Annual Protecting Families Conference educates many on internet safety
By MICHELLE DELANEY, Globe staff reporter
With every passing day, technology keeps advancing. While it seems like children are unfazed by the ever-changing world of computers and smart phones, keeping up may not come as easy to older generations.
This can be a scary thought for anyone who is in charge of keeping children safe from online predators. In an effort to educate parents, social workers, police, nurses, psychologists, attorneys and any other interested person, the Mercy Child Advocacy Center, a service of Mercy Medical Center-Sioux City, hosted the annual spring Protecting Families Conference on April 20.
The keynote speaker, Robert Hugh Farley, MS, presented four lectures throughout the day. Farley, a retired commanding officer of the Cook County Sheriff’s Police, Child Exploitation Unit in Chicago, addressed conference attendees on the topic of “Investigating Technology Facilitated Crimes Against Children.” Farley is one of the child abuse experts in the two VIRTUS videos that the Diocese of Sioux City shows to adults looking to interact with children.
In addition to Farley’s talks, Deadra Stanton, MS, presented during the lunch hour.
Farley’s key points
The course was designed to illustrate the ever-growing problem of child molesters who target children through internet and cell phones. With over 28 years of experience conducting and supervising all aspects of child abuse investigations, Farley gave insight on the techniques used by predators. He also explored the interview and interrogation techniques that can be used in child exploitation investigations.
Farley began his presentation by explaining why this is a growing problem.

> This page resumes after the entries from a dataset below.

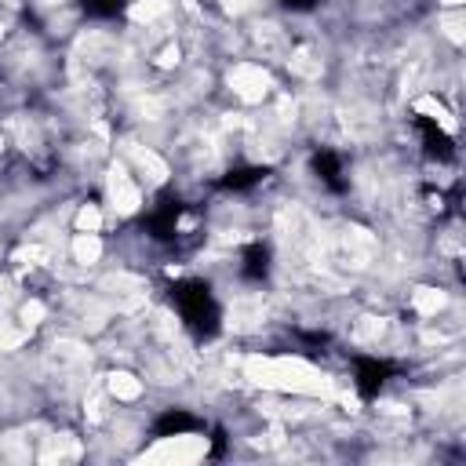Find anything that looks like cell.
I'll return each instance as SVG.
<instances>
[{
  "mask_svg": "<svg viewBox=\"0 0 466 466\" xmlns=\"http://www.w3.org/2000/svg\"><path fill=\"white\" fill-rule=\"evenodd\" d=\"M280 7H288V11H313L317 0H280Z\"/></svg>",
  "mask_w": 466,
  "mask_h": 466,
  "instance_id": "30bf717a",
  "label": "cell"
},
{
  "mask_svg": "<svg viewBox=\"0 0 466 466\" xmlns=\"http://www.w3.org/2000/svg\"><path fill=\"white\" fill-rule=\"evenodd\" d=\"M393 375H397V364L386 357H357L353 360V386L364 400H375Z\"/></svg>",
  "mask_w": 466,
  "mask_h": 466,
  "instance_id": "7a4b0ae2",
  "label": "cell"
},
{
  "mask_svg": "<svg viewBox=\"0 0 466 466\" xmlns=\"http://www.w3.org/2000/svg\"><path fill=\"white\" fill-rule=\"evenodd\" d=\"M80 7H84L91 18H116V15H124L127 0H80Z\"/></svg>",
  "mask_w": 466,
  "mask_h": 466,
  "instance_id": "9c48e42d",
  "label": "cell"
},
{
  "mask_svg": "<svg viewBox=\"0 0 466 466\" xmlns=\"http://www.w3.org/2000/svg\"><path fill=\"white\" fill-rule=\"evenodd\" d=\"M415 127L422 131V153H426L430 160H437V164L455 160V142H451V135H448V131H444L437 120L419 116V120H415Z\"/></svg>",
  "mask_w": 466,
  "mask_h": 466,
  "instance_id": "3957f363",
  "label": "cell"
},
{
  "mask_svg": "<svg viewBox=\"0 0 466 466\" xmlns=\"http://www.w3.org/2000/svg\"><path fill=\"white\" fill-rule=\"evenodd\" d=\"M171 302H175L182 324L193 335H200V339L218 335V328H222V306H218V299L211 295V288L204 280H197V277L175 280L171 284Z\"/></svg>",
  "mask_w": 466,
  "mask_h": 466,
  "instance_id": "6da1fadb",
  "label": "cell"
},
{
  "mask_svg": "<svg viewBox=\"0 0 466 466\" xmlns=\"http://www.w3.org/2000/svg\"><path fill=\"white\" fill-rule=\"evenodd\" d=\"M309 171L320 178V186H328L331 193H346L350 189V182H346V175H342V160H339V153L335 149H317L313 157H309Z\"/></svg>",
  "mask_w": 466,
  "mask_h": 466,
  "instance_id": "5b68a950",
  "label": "cell"
},
{
  "mask_svg": "<svg viewBox=\"0 0 466 466\" xmlns=\"http://www.w3.org/2000/svg\"><path fill=\"white\" fill-rule=\"evenodd\" d=\"M178 215H182V200H178V197H164V200L142 218V226H146V233H149L153 240H171V237H175V226H178Z\"/></svg>",
  "mask_w": 466,
  "mask_h": 466,
  "instance_id": "277c9868",
  "label": "cell"
},
{
  "mask_svg": "<svg viewBox=\"0 0 466 466\" xmlns=\"http://www.w3.org/2000/svg\"><path fill=\"white\" fill-rule=\"evenodd\" d=\"M193 430H200V419L189 415L186 408H167V411L153 422V433H157V437H186V433H193Z\"/></svg>",
  "mask_w": 466,
  "mask_h": 466,
  "instance_id": "52a82bcc",
  "label": "cell"
},
{
  "mask_svg": "<svg viewBox=\"0 0 466 466\" xmlns=\"http://www.w3.org/2000/svg\"><path fill=\"white\" fill-rule=\"evenodd\" d=\"M266 175H269L266 167H229V171L222 175V189H229V193H248V189H255Z\"/></svg>",
  "mask_w": 466,
  "mask_h": 466,
  "instance_id": "ba28073f",
  "label": "cell"
},
{
  "mask_svg": "<svg viewBox=\"0 0 466 466\" xmlns=\"http://www.w3.org/2000/svg\"><path fill=\"white\" fill-rule=\"evenodd\" d=\"M226 433L222 430H215V441H211V455H222V448H226V441H222Z\"/></svg>",
  "mask_w": 466,
  "mask_h": 466,
  "instance_id": "8fae6325",
  "label": "cell"
},
{
  "mask_svg": "<svg viewBox=\"0 0 466 466\" xmlns=\"http://www.w3.org/2000/svg\"><path fill=\"white\" fill-rule=\"evenodd\" d=\"M269 266H273V255L262 240H251L244 251H240V277L251 280V284H262L269 277Z\"/></svg>",
  "mask_w": 466,
  "mask_h": 466,
  "instance_id": "8992f818",
  "label": "cell"
}]
</instances>
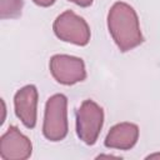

He pointed out that using a computer is second nature to children. As he put it, “most children are naïve to the fact that some people in the world will view their pictures or videos in a sexual manner.”
He advised that computers be put in a common area or a living room and never set up in a child’s bedroom where they can go online unmonitored. He also recommended that people don’t post personal information or photos online. He showed the audience just how easy it is for people to get past privacy blocks and obtain personal information.
“Computers and cell phones have resulted in new and easier techniques for molesters to gain access to children,” said Farley.
A considerable amount of time was spent discussing the dangers of chat rooms. As Farley explained, this is where predators can pose as a child and befriend an unsuspecting kid.
After identifying just how predators can target a child and all of the different ways they can access children through Facebook, Twitter, chat rooms, cell phones and other methods, he gave ways to monitor children and ways to identify red flags.
He suggested parents get a spy software program installed on the child’s computer that will monitor what sites children are viewing and who they are talking to. He also explored websites that will help parents find their children’s social media accounts.
How to make a complaint and how companies should handle claims was also discussed by Farley. Also, he gave specific questions that victims should be asked.
The audience for this conference was widely varied from professionals to students to parents.
Reverend Beverly Wolff, a pastor at a Lutheran Church in Cushing, came to the conference for several reasons. She came to get continuing education credit for social work and because she works with children with confirmation programs and other youth programs.
“I came because of the topic and how I could become better aware of what’s going on in the life of teenagers. The technology that the kids are now using is a concern, since they aren’t always aware of the people out in the world who are sick,” said Wolff. “They can be so innocent about what they’re saying or doing and they can get sucked into something that they are unaware of.”
Wolff plans on taking her knowledge back to the children and educating them on some of the dangers they may be in the dark about.
“I’m glad I came to this,” said Wolff. “He’s excellent and very passionate about what he’s talking about. He packs a lot of useful material into a short amount of time.”
Colleen Sulsberger, diocesan safe environment coordinator, also attended the event.
“Every year the diocese supports the Protecting Families Conference because it’s important to our work. This particular conference was interesting to me because Robert Hugh Farley was one of the experts who speaks on the VIRTUS movie in the class,” said Sulsberger.
“I thought it was a great conference. I wanted to hear everything he had to say,” she said.
Sulsberger explained how she will take the information she learned and use it to better the awareness training and background checking that she does at the diocese. She noted that she wishes to interface more with other child protection agencies and create stronger relationships.
Stanton’s key points
Deadra Stanton, who presented “Don’t Shoot Skinny Rabbits” during lunch provided a lighter aspect to the day. She holds a master’s degree in education, owns and presents for her company, Creative Communications, and has taught English, speech and theater for over 25 years.
During her years as a teacher she worked at St. Mary High School in Remsen. She joked about how she was the “first non nun they had ever hired and the first Lutheran they had ever seen.” Father Richard Sitzmann, who now works as chaplain at Mercy Medical Center-Sioux City, attended Stanton’s talk and worked with her at St. Mary’s in Remsen.
Her presentation focused on learning to accept the hardships in life and persevering through them. She stressed that people learn to tell the difference between important matters and the little things we don’t need to worry about.